Generating Data to Animate
Before we start animating on the client, we should have some data to animate. We’ll start by storing a numeric value called i
in our LiveView process’ assigns
:
def mount(_session, socket) do
{:ok, assign(socket, :i, 0)}
end
Next, we’ll increase i
by instructing our LiveView process to send an :update
message to itself after a delay of 16
milliseconds:
def mount(_session, socket) do
Process.send_after(self(), :update, 16)
{:ok, assign(socket, :i, 0)}
end
When we handle the :udpate
message in our process, we’ll schedule another recursive call to :update
and increment the value of i
in our socket’s assigns
:
def handle_info(:update, %{assigns: %{i: i}} = socket) do
Process.send_after(self(), :update, 16)
{:noreply, assign(socket, :i, i + 0.05)}
end
Our LiveView process now has an i
value that’s slowly increasing by 0.05
approximately sixty times per second.
Now that we have some data to animate, let’s add a canvas
to our LiveView’s template to hold our animation:
def render(assigns) do
~L"""
<canvas data-i="<%= @i %>">
Canvas is not supported!
</canvas>
"""
end
Notice that we’re associating the value of i
with our canvas by assigning it to a data attribute on the DOM element. Every time i
changes in our process’ state, LiveView will update our canvas
and set the value of data-i
to the new value of i
.
This is great, but to render an animation in our canvas
, we need some way of executing client-side Javascript every time our canvas
updates. Thankfully, LiveView’s new hook functionality lets us do exactly that!
Hooking Into LiveView
LiveView hooks lets us execute Javascript at various points in a DOM node’s lifecycle, such as when the node is first mounted
, when it’s updated
by LiveView, when it’s destroyed
and removed from the DOM, and when it becomes disconnected
or reconnected
to our Phoenix server.
To hook into LiveView’s client-side lifecycle, we need to create a set of hooks
and pass them into our LiveSocket
constructor. Let’s create a hook that initializes our canvas
’ rendering context when the element mounts, and renders a static circle every time the element updates:
let hooks = {
canvas: {
mounted() {
let canvas = this.el;
let context = canvas.getContext("2d");
Object.assign(this, { canvas, context });
},
updated() {
let { canvas, context } = this;
let halfHeight = canvas.height / 2;
let halfWidth = canvas.width / 2;
let smallerHalf = Math.min(halfHeight, halfWidth);
context.clearRect(0, 0, canvas.width, canvas.height);
context.fillStyle = "rgba(128, 0, 255, 1)";
context.beginPath();
context.arc(
halfWidth,
halfHeight,
smallerHalf / 16,
0,
2 * Math.PI
);
context.fill();
}
}
};
let liveSocket = new LiveSocket("/live", { hooks });
liveSocket.connect();
Notice that we’re storing a reference to our canvas
and our newly created rendering context
on this
. When LiveView calls our lifecycle callbacks, this
points to an instance of a ViewHook
class. A ViewHook
instance holds references to our provided lifecycle methods, a reference to the current DOM node in el
, and various other pieces of data related to the current set of hooks. As long as we’re careful and we don’t overwrite these fields, we’re safe to store our own data in this
.
Next, we need to instruct LiveView to attach this new set of canvas
hooks to our canvas
DOM element. We can do that with the phx-hook
attribute:
<canvas
data-i="<%= @i %>"
phx-hook="canvas"
>
Canvas is not supported!
</canvas>
When our page reloads, we should see our circle rendered gloriously in the center of our canvas.
Resizing the Canvas
On some displays, our glorious circle may appear to be fuzzy or distorted. This can be fixed by scaling our canvas to match the pixel density of our display. While we’re at it, we might want to resize our canvas to fill the entire available window space.
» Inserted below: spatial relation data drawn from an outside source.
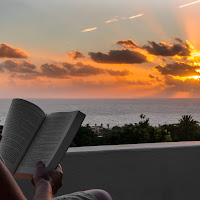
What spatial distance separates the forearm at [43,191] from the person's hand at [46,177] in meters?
0.01

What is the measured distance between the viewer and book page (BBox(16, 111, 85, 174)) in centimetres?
101

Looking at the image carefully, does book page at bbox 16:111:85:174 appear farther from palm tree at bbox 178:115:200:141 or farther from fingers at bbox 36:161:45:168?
palm tree at bbox 178:115:200:141

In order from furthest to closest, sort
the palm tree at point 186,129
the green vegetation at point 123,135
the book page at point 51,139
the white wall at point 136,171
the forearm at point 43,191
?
1. the palm tree at point 186,129
2. the green vegetation at point 123,135
3. the white wall at point 136,171
4. the book page at point 51,139
5. the forearm at point 43,191

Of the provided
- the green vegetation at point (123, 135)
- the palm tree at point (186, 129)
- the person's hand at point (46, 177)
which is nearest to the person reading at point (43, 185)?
the person's hand at point (46, 177)

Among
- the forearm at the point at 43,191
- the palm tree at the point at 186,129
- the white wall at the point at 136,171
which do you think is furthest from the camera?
the palm tree at the point at 186,129

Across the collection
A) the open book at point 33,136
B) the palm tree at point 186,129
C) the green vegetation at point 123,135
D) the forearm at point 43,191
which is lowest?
the forearm at point 43,191

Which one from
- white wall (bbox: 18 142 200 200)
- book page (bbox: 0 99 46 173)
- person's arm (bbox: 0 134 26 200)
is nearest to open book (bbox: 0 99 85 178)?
book page (bbox: 0 99 46 173)

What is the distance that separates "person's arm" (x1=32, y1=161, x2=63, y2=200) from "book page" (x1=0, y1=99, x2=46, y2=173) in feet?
0.31

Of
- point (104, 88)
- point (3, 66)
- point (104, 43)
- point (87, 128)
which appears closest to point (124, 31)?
point (104, 43)

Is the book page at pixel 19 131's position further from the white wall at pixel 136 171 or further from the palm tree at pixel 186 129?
the palm tree at pixel 186 129

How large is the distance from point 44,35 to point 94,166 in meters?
35.7

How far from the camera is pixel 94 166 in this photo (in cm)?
200

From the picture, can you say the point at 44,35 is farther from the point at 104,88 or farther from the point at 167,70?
the point at 167,70

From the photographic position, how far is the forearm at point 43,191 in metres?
0.90
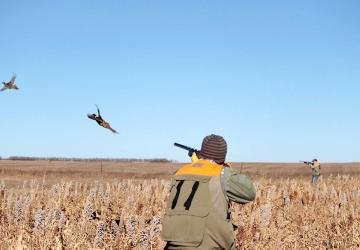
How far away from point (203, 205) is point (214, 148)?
0.60m

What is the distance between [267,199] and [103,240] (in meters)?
5.94

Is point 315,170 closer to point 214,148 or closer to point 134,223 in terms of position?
point 134,223

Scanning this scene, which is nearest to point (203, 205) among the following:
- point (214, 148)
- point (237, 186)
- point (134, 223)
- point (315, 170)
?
point (237, 186)

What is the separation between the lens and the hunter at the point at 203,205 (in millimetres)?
4574

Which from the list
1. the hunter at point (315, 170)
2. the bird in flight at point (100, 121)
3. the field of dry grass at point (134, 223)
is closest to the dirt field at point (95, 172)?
the hunter at point (315, 170)

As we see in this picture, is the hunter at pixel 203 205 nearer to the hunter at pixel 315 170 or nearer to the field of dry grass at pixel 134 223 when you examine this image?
the field of dry grass at pixel 134 223

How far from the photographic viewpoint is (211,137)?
4.96m

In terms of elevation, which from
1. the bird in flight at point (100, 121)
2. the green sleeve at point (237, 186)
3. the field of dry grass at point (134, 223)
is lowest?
the field of dry grass at point (134, 223)

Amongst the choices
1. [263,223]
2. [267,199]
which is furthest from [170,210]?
[267,199]

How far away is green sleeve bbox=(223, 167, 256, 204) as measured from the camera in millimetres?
4688

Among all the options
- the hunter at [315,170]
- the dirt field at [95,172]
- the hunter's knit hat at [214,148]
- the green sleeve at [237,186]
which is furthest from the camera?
the dirt field at [95,172]

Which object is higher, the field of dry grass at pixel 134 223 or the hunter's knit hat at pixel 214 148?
the hunter's knit hat at pixel 214 148

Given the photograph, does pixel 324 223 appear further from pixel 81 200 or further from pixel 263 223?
pixel 81 200

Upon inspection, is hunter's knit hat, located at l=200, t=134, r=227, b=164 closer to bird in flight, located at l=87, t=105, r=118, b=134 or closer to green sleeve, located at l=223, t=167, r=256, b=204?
green sleeve, located at l=223, t=167, r=256, b=204
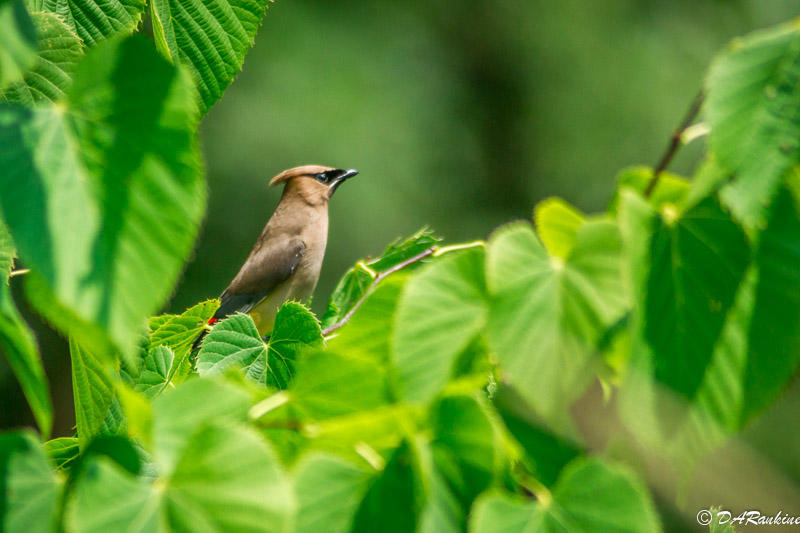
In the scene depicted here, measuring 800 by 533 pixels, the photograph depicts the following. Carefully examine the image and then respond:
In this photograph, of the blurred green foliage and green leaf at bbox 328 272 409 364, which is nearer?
green leaf at bbox 328 272 409 364

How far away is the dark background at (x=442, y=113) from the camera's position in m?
9.13

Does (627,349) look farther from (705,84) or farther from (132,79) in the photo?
(132,79)

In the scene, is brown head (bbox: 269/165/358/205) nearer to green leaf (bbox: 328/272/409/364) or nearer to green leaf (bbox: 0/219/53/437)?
green leaf (bbox: 328/272/409/364)

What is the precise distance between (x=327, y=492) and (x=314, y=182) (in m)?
3.80

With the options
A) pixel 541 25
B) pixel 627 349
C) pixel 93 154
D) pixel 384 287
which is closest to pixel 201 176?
pixel 93 154

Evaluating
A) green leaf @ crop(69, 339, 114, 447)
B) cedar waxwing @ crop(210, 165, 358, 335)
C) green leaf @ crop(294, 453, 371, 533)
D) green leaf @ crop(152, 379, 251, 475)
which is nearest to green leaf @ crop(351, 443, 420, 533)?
green leaf @ crop(294, 453, 371, 533)

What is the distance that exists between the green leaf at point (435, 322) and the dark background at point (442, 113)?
25.1 feet

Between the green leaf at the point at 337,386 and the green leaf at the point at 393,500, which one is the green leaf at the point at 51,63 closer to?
the green leaf at the point at 337,386

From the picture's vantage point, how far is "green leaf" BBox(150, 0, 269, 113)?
1.30 m

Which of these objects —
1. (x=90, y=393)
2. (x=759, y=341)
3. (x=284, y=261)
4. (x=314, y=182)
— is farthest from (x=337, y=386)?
(x=314, y=182)

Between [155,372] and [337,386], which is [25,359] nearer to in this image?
[337,386]

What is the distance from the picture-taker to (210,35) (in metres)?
1.31

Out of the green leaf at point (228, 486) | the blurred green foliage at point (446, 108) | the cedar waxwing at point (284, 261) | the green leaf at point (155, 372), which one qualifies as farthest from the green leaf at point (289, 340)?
the blurred green foliage at point (446, 108)

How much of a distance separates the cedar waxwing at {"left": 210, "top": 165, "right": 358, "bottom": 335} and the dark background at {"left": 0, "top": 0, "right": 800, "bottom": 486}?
4.10 m
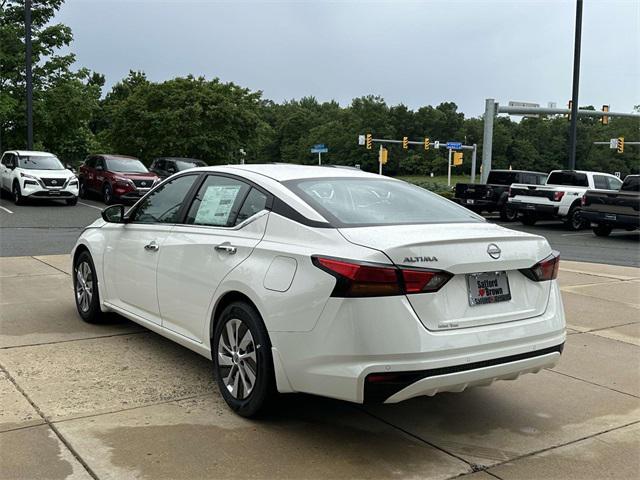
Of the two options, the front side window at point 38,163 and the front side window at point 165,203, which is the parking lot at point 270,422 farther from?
the front side window at point 38,163

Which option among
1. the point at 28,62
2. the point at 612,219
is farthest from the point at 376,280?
the point at 28,62

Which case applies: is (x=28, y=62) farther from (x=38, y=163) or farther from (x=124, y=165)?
(x=124, y=165)

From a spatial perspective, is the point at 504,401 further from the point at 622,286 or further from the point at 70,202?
the point at 70,202

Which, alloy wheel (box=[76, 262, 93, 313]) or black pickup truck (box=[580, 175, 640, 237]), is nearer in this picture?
alloy wheel (box=[76, 262, 93, 313])

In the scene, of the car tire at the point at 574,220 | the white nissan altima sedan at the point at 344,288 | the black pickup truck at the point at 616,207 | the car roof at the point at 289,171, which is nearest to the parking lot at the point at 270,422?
the white nissan altima sedan at the point at 344,288

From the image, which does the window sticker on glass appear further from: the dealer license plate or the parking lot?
the dealer license plate

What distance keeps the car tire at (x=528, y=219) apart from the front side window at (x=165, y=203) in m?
18.2

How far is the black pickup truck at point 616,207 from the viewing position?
17359 millimetres

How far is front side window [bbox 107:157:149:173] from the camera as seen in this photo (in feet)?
77.7

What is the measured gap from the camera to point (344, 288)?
11.2ft

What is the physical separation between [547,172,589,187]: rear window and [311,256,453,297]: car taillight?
19.4 m

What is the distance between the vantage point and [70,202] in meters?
22.5

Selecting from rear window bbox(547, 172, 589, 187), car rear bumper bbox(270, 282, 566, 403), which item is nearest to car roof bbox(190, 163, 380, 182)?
car rear bumper bbox(270, 282, 566, 403)

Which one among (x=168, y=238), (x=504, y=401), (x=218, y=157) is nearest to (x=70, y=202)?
(x=218, y=157)
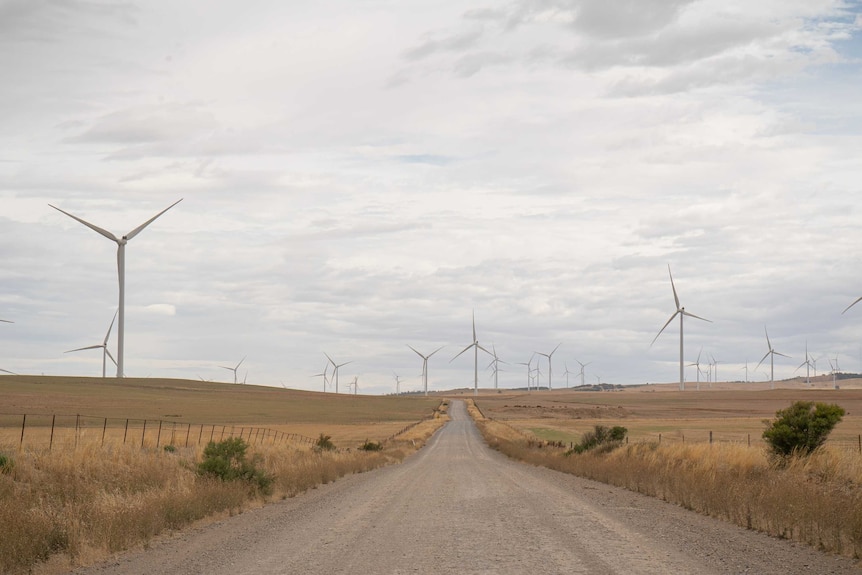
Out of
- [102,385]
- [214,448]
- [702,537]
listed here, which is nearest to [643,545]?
[702,537]

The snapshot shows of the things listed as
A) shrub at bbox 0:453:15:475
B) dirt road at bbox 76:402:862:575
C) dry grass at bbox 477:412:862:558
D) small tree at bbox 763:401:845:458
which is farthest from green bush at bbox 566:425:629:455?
shrub at bbox 0:453:15:475

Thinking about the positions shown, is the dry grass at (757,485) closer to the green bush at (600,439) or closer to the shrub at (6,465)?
the green bush at (600,439)

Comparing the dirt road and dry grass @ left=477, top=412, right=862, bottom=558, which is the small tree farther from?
the dirt road

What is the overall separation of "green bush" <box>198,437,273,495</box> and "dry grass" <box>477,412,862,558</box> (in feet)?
39.3

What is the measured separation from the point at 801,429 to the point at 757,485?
8092mm

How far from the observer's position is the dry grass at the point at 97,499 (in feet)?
49.3

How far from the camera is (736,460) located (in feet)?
82.8

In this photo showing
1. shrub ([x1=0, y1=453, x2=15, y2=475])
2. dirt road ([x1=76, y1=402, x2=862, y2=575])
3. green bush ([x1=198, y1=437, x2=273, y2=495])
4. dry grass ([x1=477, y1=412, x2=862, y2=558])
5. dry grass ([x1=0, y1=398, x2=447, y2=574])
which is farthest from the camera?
green bush ([x1=198, y1=437, x2=273, y2=495])

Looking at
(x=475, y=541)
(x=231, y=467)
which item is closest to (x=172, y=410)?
(x=231, y=467)

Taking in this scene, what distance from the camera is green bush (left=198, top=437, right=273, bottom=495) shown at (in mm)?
26119

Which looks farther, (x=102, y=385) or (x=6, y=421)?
(x=102, y=385)

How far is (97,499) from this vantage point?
19.0 meters

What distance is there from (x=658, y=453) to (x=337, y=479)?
13.3 metres

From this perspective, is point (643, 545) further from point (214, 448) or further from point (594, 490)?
point (214, 448)
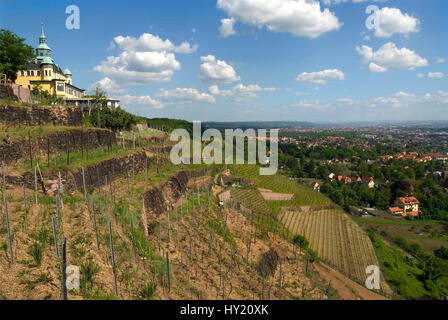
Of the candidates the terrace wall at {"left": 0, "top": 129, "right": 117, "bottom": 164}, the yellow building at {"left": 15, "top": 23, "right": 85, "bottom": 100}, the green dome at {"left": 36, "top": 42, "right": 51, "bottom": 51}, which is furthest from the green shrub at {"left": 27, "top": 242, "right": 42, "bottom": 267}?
the green dome at {"left": 36, "top": 42, "right": 51, "bottom": 51}

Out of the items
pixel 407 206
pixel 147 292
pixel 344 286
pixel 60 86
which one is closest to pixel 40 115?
pixel 60 86

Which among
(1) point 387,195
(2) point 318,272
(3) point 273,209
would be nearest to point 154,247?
(2) point 318,272

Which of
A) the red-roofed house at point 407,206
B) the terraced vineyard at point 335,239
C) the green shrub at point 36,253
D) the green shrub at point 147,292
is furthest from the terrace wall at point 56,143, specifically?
the red-roofed house at point 407,206

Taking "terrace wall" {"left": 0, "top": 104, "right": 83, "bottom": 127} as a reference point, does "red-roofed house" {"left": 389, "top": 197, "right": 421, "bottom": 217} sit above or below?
below

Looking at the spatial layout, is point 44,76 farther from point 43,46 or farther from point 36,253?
point 36,253

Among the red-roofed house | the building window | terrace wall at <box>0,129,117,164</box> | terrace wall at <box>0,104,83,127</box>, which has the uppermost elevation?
the building window

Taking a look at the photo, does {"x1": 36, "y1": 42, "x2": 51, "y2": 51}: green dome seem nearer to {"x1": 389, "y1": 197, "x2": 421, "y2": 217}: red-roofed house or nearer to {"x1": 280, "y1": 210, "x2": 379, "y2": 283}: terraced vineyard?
{"x1": 280, "y1": 210, "x2": 379, "y2": 283}: terraced vineyard

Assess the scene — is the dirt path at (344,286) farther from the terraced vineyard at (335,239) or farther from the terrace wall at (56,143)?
the terrace wall at (56,143)
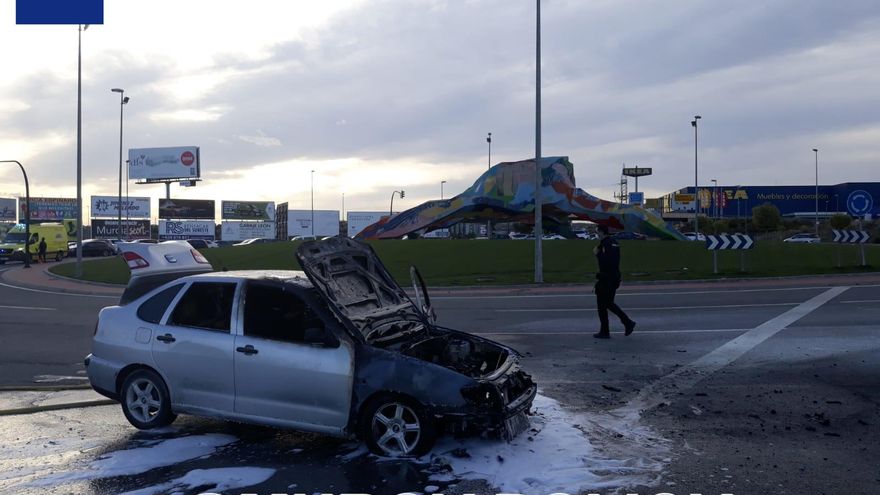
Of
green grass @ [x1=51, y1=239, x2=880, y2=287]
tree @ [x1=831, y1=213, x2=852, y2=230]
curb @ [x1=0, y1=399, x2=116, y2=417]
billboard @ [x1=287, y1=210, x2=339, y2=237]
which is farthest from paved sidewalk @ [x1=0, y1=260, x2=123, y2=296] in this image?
billboard @ [x1=287, y1=210, x2=339, y2=237]

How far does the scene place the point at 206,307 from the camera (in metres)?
6.41

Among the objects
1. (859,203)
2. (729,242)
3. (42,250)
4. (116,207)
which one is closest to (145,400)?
(729,242)

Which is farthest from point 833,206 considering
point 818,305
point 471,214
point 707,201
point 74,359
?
point 74,359

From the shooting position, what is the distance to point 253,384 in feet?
19.6

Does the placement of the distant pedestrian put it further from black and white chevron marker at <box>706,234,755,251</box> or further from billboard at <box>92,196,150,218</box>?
billboard at <box>92,196,150,218</box>

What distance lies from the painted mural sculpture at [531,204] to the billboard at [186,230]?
4833 centimetres

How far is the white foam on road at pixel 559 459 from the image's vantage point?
506 cm

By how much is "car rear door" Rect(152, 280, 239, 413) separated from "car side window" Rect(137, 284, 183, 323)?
0.32ft

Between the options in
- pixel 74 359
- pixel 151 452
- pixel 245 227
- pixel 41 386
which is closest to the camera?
pixel 151 452

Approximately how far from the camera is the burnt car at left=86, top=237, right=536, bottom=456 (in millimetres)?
5578

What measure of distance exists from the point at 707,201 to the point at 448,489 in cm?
10438

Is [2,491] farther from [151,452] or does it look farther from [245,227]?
[245,227]

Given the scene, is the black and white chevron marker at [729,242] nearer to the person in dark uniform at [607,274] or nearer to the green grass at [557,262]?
the green grass at [557,262]

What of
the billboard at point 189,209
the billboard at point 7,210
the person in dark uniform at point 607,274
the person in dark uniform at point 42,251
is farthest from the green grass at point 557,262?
the billboard at point 7,210
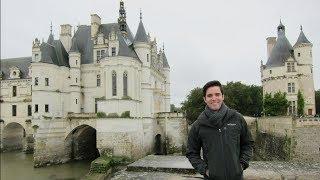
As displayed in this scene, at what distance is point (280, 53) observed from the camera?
33312 mm

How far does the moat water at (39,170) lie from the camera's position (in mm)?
25419

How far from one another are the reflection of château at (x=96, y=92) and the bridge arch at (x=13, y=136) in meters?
12.2

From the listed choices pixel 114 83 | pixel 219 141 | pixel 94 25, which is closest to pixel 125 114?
pixel 114 83

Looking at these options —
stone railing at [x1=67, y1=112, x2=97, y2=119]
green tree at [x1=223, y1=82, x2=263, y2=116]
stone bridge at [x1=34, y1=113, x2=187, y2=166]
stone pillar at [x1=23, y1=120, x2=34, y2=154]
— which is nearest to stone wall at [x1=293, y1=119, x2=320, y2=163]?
stone bridge at [x1=34, y1=113, x2=187, y2=166]

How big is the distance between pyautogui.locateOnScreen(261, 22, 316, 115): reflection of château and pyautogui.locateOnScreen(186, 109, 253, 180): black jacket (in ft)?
99.2

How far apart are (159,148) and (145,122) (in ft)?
18.3

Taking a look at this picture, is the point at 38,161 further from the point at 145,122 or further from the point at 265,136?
the point at 265,136

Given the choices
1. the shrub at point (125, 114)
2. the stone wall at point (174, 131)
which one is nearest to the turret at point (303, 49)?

We can accomplish both of these in our mounted
callback:
mounted() {
let canvas = this.el;
let context = canvas.getContext("2d");
let ratio = getPixelRatio(context);
resize(canvas, ratio);
Object.assign(this, { canvas, context });
}
Where getPixelRatio
is a helper function that determines the ratio of physical pixels in the current device’s screen to “CSS pixels” which are used within the rendering context of our canvas
:
const getPixelRatio = context => {
var backingStore =
context.backingStorePixelRatio ||
context.webkitBackingStorePixelRatio ||
context.mozBackingStorePixelRatio ||
context.msBackingStorePixelRatio ||
context.oBackingStorePixelRatio ||
context.backingStorePixelRatio ||
1;
return (window.devicePixelRatio || 1) / backingStore;
};
And resize
is a helper function that modifies the canvas
’ width and height attributes in order to resize our canvas to fit the current window, while fixing any pixel density issues we may be experiencing:
const resize = (canvas, ratio) => {
canvas.width = window.innerWidth * ratio;
canvas.height = window.innerHeight * ratio;
canvas.style.width = `${window.innerWidth}px`;
canvas.style.height = `${window.innerHeight}px`;
};
Unfortunately, our canvas
doesn’t seem to be able to hold onto these changes. Subsequent calls to our updated
callback seem to lose our resize
changes, and the canvas reverts back to its original, blurry self. This is because when LiveView updates our canvas
DOM node, it resets our width
and height
attributes. Not only does this revert our pixel density fix, it also forcefully clears the canvas’ rendering context.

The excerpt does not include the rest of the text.